STILLPOINT Archive: last updated 12/06/2013


The First Ten Years: The Jerusalem and Athens Forum

The Jerusalem and Athens Forum (JAF) honors program marks its tenth anniversary this year. Since its inception as part of a major grant from the Lilly Endowment in 2004, its mission has remained the same: “Through a great- books course in the history of Christian thought and literature, and a variety of other program components, JAF helps students reflect on the relationship between faith and intellect, deepen their own sense of vocation, and awaken their capacities for intellectual and moral leadership.”

Great Books—and Beyond
But it is more than a great books program. “Since its earliest days, the program has intentionally sought to be more than a program that sequesters the best away from the rest,” says (history), the founding director. JAF holds an annual public debate, requires participants to submit essays to The Tartan and poems to The Idiom, and each semester it holds public faculty- student discussions on topics of pressing or perennial importance (or both).

The debate, in particular, has become an annual campus “event,” drawing in hundreds of students along with parents, faculty, and guests from the community. The open faculty-student discussions pack a punch as well. Past discussions run the gamut from the timely to the controversial to the imponderable, including topics such as the nature of economic growth, physician-assisted suicide, the nature of evil, tradition and the Bible, secularism, bioengineering, public and private debt, and more.

Time Travelers
“Two convictions lie at the heart of the program,” says Howard. “That for all its strengths, evangelicalism needs to 1) do a much better job of drawing from and participating in the breadth of the Christian intellectual tradition and, accordingly, 2) take the life of the mind more seriously—for God has created our minds, not just our hearts.”

Toward these ends, a cohort of 14 students every year since 2004 has encountered in a small-group format the writings of Athanasius, Augustine, Benedict, Aquinas, John Milson, Pascal, Teresa of Avila, Luther, Calvin, Dostoyevsky, Martin Luther King, C. S. Lewis, Flannery O’Connor, and others.

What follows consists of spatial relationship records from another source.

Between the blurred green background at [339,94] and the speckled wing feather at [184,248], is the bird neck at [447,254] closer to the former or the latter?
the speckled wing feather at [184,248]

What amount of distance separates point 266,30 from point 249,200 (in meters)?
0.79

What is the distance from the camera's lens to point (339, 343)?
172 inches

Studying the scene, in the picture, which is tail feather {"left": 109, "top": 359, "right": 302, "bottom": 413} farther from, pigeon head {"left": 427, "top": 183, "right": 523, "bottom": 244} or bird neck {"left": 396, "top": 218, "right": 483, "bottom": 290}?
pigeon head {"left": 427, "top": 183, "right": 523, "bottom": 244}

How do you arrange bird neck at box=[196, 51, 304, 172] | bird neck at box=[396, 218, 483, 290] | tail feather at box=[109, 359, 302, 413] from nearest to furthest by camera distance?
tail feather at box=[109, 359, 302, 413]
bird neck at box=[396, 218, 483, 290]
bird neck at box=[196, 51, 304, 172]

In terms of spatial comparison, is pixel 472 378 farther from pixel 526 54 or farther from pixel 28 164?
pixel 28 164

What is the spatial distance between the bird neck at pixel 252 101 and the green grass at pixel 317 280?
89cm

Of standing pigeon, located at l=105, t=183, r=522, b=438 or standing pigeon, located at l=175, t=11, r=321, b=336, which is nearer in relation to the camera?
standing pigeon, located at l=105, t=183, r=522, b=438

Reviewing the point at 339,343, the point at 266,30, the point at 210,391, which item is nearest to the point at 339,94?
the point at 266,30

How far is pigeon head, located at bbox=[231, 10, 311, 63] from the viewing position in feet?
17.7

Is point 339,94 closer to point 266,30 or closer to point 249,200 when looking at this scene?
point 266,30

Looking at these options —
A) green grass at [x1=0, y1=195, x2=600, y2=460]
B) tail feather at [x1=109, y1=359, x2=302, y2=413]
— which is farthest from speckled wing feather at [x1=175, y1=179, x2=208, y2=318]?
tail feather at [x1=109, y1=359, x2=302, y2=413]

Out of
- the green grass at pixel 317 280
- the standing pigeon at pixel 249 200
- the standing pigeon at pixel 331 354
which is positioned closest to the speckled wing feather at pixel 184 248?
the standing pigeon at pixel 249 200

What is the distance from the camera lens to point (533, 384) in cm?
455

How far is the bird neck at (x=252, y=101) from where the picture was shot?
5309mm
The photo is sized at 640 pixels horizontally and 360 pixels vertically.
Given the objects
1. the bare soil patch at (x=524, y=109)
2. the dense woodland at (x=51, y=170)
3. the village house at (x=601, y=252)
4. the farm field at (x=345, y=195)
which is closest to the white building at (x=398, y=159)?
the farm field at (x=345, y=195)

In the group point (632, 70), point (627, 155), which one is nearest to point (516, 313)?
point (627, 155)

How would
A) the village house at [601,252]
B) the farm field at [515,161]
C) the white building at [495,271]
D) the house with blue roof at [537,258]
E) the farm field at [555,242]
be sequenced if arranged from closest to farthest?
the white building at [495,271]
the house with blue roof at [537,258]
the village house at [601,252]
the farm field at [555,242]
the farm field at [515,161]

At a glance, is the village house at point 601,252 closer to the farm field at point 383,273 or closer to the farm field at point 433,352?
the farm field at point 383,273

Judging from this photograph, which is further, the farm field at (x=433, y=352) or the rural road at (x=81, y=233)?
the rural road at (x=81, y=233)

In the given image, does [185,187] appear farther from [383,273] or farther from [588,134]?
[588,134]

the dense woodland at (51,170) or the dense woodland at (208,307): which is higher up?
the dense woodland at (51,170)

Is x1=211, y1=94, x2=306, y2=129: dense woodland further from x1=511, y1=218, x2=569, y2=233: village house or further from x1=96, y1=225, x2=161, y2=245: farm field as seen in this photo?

Location, Location, and Location
The program also serves as a bridge between Gordon and the cultural opportunities afforded by Gordon’s location. Over the years, JAF participants have visited a Shaker village, the Museum of Fine Arts, the Peabody-Essex Museum, Harvard’s Fogg Museums, Hellenic College, Boston College, the Museum of Science, and more. What is more, alumni trips have taken students to farflung destinations including Orvieto, Rome, Florence, Wittenberg, Berlin, Washington, D.C., and San Antonio, Texas.

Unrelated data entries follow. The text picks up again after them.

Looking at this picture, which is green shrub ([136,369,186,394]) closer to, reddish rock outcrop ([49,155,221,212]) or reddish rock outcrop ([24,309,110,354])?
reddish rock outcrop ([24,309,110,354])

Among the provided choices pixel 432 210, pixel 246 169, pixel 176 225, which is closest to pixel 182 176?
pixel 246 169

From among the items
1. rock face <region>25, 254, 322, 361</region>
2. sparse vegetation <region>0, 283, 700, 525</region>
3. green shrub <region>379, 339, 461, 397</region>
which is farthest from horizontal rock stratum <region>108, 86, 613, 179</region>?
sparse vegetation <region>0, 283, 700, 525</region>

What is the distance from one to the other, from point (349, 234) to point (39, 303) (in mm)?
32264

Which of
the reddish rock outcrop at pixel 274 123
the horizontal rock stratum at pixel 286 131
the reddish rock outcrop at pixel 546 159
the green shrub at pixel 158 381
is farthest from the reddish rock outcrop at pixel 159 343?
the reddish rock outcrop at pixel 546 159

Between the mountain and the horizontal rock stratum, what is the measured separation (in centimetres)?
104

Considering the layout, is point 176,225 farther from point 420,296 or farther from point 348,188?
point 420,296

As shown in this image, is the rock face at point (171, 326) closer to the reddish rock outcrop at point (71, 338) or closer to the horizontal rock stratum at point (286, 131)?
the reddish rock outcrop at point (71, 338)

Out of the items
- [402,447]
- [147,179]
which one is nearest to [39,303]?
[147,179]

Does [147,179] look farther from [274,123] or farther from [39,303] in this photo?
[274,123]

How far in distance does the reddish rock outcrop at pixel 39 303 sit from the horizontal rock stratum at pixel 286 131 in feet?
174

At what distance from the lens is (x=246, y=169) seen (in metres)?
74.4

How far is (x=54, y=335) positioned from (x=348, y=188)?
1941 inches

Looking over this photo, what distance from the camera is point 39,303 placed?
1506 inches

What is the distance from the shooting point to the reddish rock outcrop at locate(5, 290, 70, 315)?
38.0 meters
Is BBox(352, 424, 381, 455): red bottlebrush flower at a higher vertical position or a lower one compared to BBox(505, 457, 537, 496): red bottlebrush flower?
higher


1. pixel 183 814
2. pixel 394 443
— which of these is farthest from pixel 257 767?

Word of the program has spread far and wide. “Gordon College’s Jerusalem and Athens Forum is a model of Christian undergraduate excellence. The graduate fellows that we have accepted from this program have been invariably of a high caliber,” says Joe Creech, Program Director at the Lilly Graduate Fellows Program at Valparaiso University. The Jerusalem and Athens Forum been singled out by the Intercollegiate Studies Institute’s Choosing the Right College. Along with Gordon’s Elijah Project, JAF is even the subject of a chapter in a forthcoming book by William Sullivan, a former senior scholar at the Carnegie Foundation for the Advancement of Teaching.

Where They Go
JAF has helped launch students into some of the most prestigious and competitive graduate programs, at universities including Yale, Princeton, Notre Dame, Boston College, Boston University, Duke, the University of Edinburgh, Oxford, Rutgers, the University of Pennsylvania, and Brandeis. Program alumni have interned or worked at the White House, the National Endowment for the Arts, the Wall Street Journal, and the Consortium of Christian Colleges and Universities.

“The Jerusalem and Athens Forum was one of the most meaningful and important experiences of my undergraduate career. I received rigorous academic training and participated in a meaningful community of students and professors,” says Elizabeth Baker ’12, who participated in JAF during her sophomore year at Gordon. She is now pursuing a Ph.D. in history at the University of Notre Dame, where she is a Presidential Fellow and a member of the sixth cohort of the Lilly Graduate Fellows Program.

Reunions
JAF celebrates its tenth anniversary with two events. The first, a panel of JAF alumni, took place during Gordon’s 2013 Homecoming and Family Weekend in late September. After the discussion, panelist Amy Gentile ’08 emphasized that JAF “remains the most memorable educational experience of my life thus far. I tell people that all the time, and I’m so thankful for how that course shaped me as a student, as a thinker, and as a teacher.” She currently teaches math and writing for an innovative new online high school program in New Hampshire.

The second event marking the anniversary will be a banquet celebration around the time of the tenth annual JAF debate in April 2014.

Since 2004, the JAF program has accepted 140 participants. “Many species live for 10 years or less,” says Tal Howard, “but I’d like to think that the JAF program has just emerged from infancy to adolescence. The road ahead is now paved with more than good intentions; we can draw on the wisdom of what we’ve learned.”